Bio | Email | Follow: @Dennis_Welch

azfamily.com

Posted on July 16, 2012 at 7:05 PM

PHOENIX -- In one of the most closely watched political races in the country Congressman Ben Quayle raised more money than his opponent, Congressman David Schweikert.

Over the weekend, the two Republicans posted big fundraising totals for the previous three months, but it was Quayle who came out the winner.

The fundraising advantage may not give the son of former Vice President Dan Quayle an edge in the Aug. 28 primary as both campaigns have plenty of money left.

"The competitiveness of the fundraising...pretty well puts this race in a position where you have to say they both have enough money to duke it out even though one has more than the other," said veteran political consultant Earl de Berge.

According to reports filed with the Federal Election Commission, Quayle hauled in about $522,000 between April and June while Schweikert raised about $274,000.

Those same reports also show that both campaigns have enough cash to wage a tough campaign all the way through the Aug. 28 primary.

Quayle has about $1.1 million left over and Schweikert has about $860,000, according to the Federal Election Commission.

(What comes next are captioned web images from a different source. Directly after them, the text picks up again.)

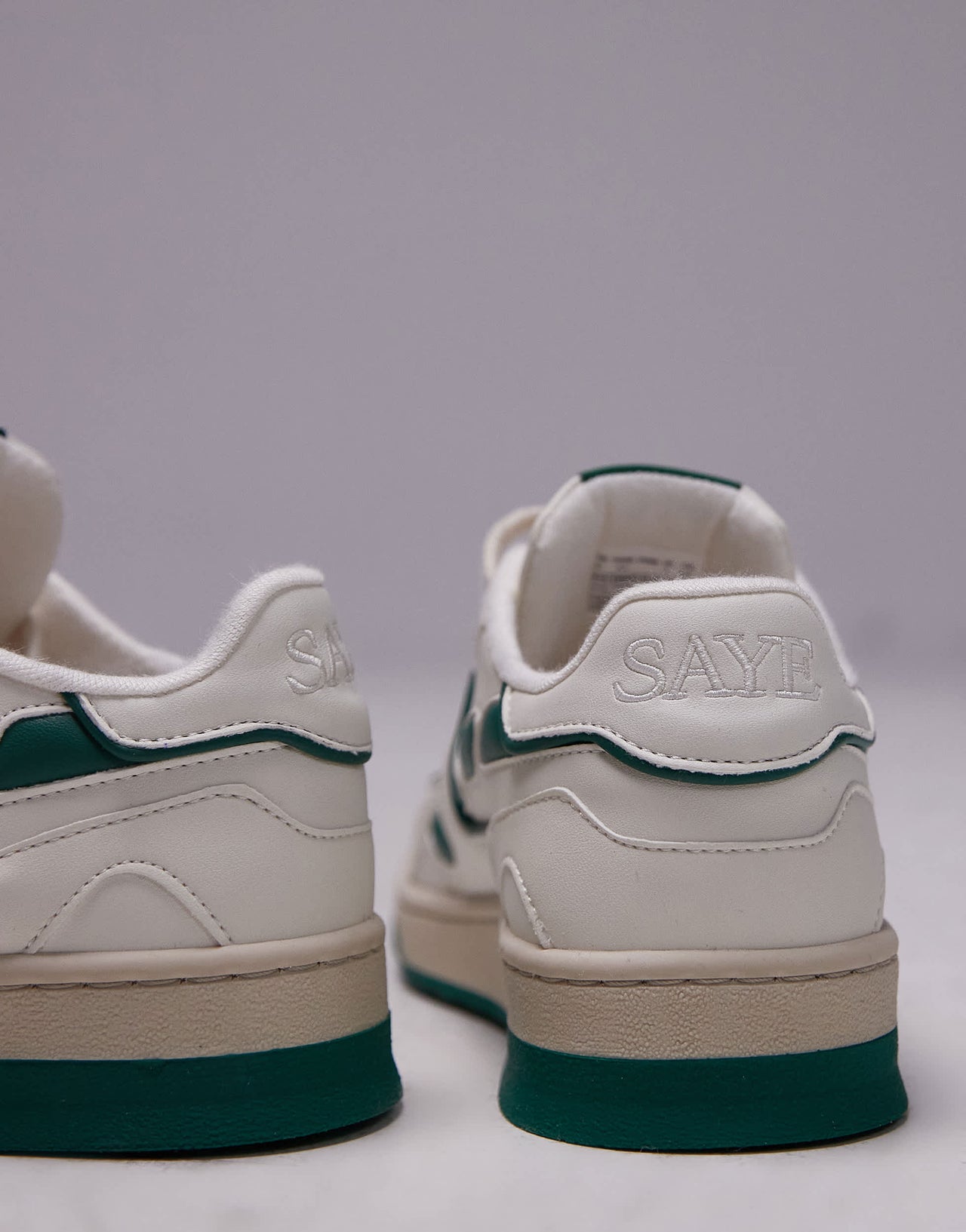 Saye unisex M92 Bold trainer in green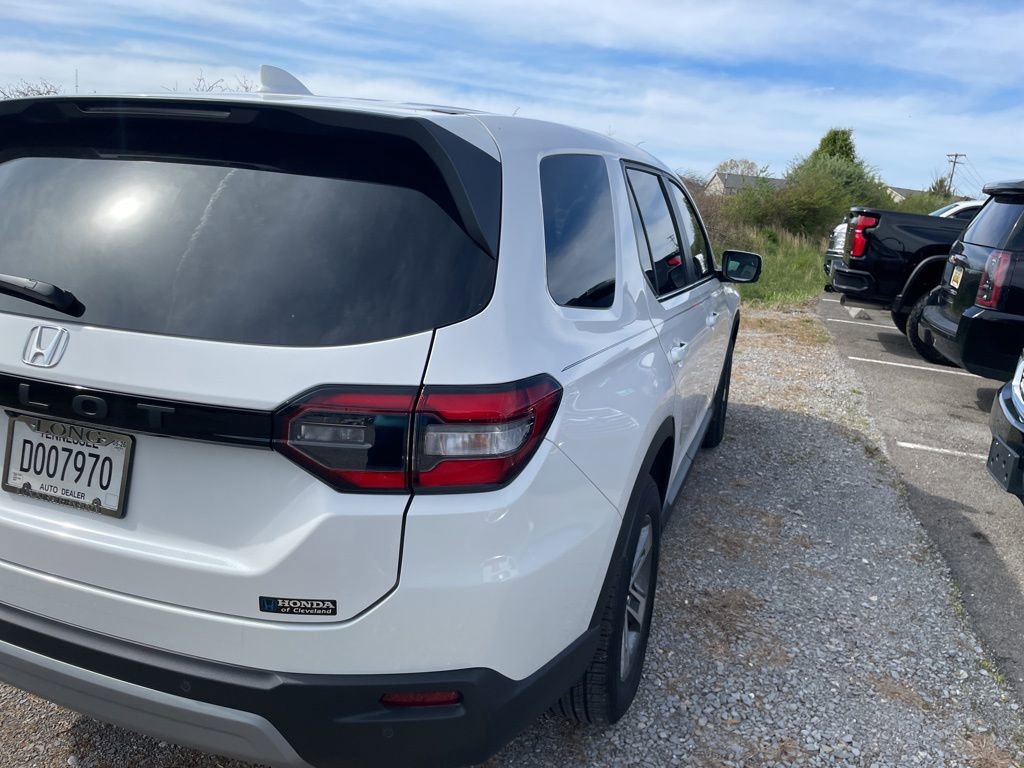 Used 2025 Honda Pilot EX-L image 6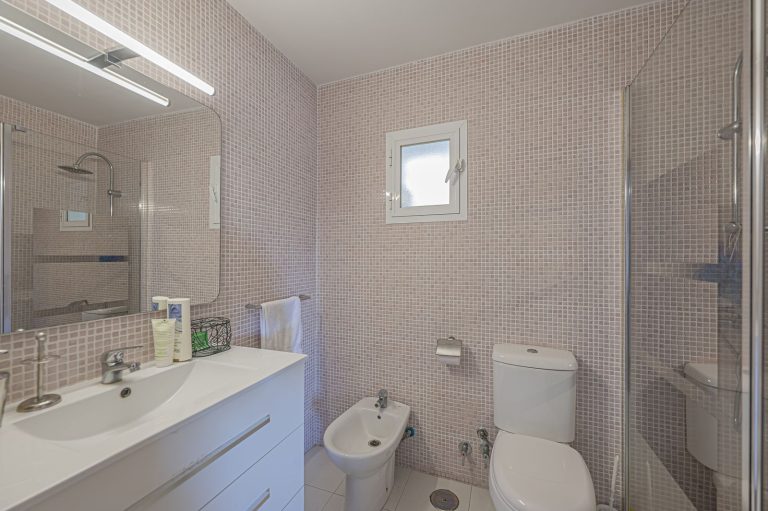 6e94c2bed6b4a256f772739b6d74266e - 10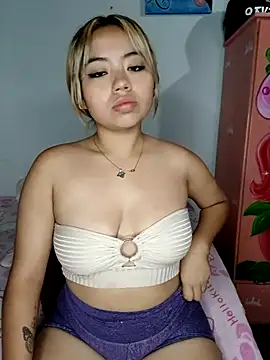 Emily  Hott online show from 09/18/25, 03:30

With that kind of money and very few differences separating the candidates, de Berge expects this race to get ugly.

"It will reduce itself down to personality and record and they will try to characterize each other as the devil incarnate," he said Monday.

The two Republicans are set to face each other in a televised debate, Monday night, and declined to comment. But representative with both campaigns said they were pleased with the numbers.

Because the state overhauled the state's congressional map this year, the two lawmakers are squaring off for the Republican nomination in Arizona's new 6th Congressional District.

Of the money raised, it appears the Quayle is getting a lot of support from out-of-state donors.

Schweikert, on the other hand, appears to be getting a lot of donations from Arizona-based contributors.